A well-organized accounting and billing system is key to keeping accounts current. There are many components that make for a well-oiled machine. The better you manage each component, the more you can minimize late payments and collect on bad debt.
Step 1: Use a Credit Application.
A good Credit App puts your basic terms front and center for your customer and provides a way for them to agree to those terms on paper. This provides a solid reference point for your expectations and how you intend to do business with your customer.
Step 2: Obtain Purchase Orders From Your Customer.
PO numbers (when applicable) help to prove an order was placed. They help tie statements and invoices together thereby expediting payment.
Step 3: Invoice Accurately, Consistently and Promptly.
When your invoices are accurate, consistent and prompt, you’re helping to establish in your customer’s mind the expectation that HIS payments will also be consistent, accurate and prompt.
Step 4: Keep Copies of Delivery Documents.
This may not be applicable in every situation, but if it is, having a file with proof of delivery documents can help you in the event that a client later attempts to refute a delivery.
Step 5: Document Changes to Amounts Due.
By tracking adjustments with credit and debit memos, you’re eliminating the need to remember agreements, while creating a paper trail at the same time.
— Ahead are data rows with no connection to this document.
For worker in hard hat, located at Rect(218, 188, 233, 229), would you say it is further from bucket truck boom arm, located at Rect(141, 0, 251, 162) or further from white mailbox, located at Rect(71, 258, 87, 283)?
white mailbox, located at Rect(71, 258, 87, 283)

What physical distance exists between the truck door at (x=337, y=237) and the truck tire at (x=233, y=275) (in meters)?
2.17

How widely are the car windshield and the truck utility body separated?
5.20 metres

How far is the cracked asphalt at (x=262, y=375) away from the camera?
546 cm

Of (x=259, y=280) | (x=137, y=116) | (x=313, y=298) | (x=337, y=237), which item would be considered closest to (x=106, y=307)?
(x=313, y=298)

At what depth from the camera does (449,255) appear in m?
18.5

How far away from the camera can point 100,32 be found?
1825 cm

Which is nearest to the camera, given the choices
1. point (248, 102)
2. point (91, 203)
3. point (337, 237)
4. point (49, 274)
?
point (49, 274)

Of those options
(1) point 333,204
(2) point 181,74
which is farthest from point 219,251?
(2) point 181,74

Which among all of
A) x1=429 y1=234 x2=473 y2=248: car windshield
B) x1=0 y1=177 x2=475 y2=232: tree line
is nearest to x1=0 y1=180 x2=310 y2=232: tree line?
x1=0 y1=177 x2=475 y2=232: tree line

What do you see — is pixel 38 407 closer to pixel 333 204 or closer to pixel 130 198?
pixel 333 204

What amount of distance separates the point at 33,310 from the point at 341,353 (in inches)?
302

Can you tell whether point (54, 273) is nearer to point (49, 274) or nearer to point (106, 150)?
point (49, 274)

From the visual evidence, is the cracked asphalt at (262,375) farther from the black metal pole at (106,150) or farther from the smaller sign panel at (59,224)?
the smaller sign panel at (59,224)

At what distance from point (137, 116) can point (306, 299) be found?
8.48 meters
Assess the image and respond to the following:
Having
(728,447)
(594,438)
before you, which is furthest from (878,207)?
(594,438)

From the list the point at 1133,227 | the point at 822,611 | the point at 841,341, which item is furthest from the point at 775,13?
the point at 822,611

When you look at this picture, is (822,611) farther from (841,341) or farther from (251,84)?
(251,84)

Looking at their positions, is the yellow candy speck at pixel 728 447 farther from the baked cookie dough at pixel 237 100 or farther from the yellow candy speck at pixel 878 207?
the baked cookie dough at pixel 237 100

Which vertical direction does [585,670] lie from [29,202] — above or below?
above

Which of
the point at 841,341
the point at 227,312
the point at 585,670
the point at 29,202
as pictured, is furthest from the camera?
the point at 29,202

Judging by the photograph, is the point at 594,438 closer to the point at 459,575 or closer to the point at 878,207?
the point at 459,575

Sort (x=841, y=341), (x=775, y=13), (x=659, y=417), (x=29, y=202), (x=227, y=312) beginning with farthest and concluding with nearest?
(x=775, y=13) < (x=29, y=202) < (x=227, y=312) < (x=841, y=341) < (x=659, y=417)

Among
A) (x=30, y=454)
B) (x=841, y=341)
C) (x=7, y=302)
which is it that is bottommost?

Step 6: Use Change Orders.
When your customer requests a modification to an order, document it with an official form to authorize the change.
Step 7: Send Regular Statements.
Consistent reminder statements work in much the same way as advertising. They keep your invoices top of mind for your client.
Good billing practices will support your claim when issues arise with a non-paying client. Each piece of documentation can play an important role in getting you paid especially if you are forced to take a collection action.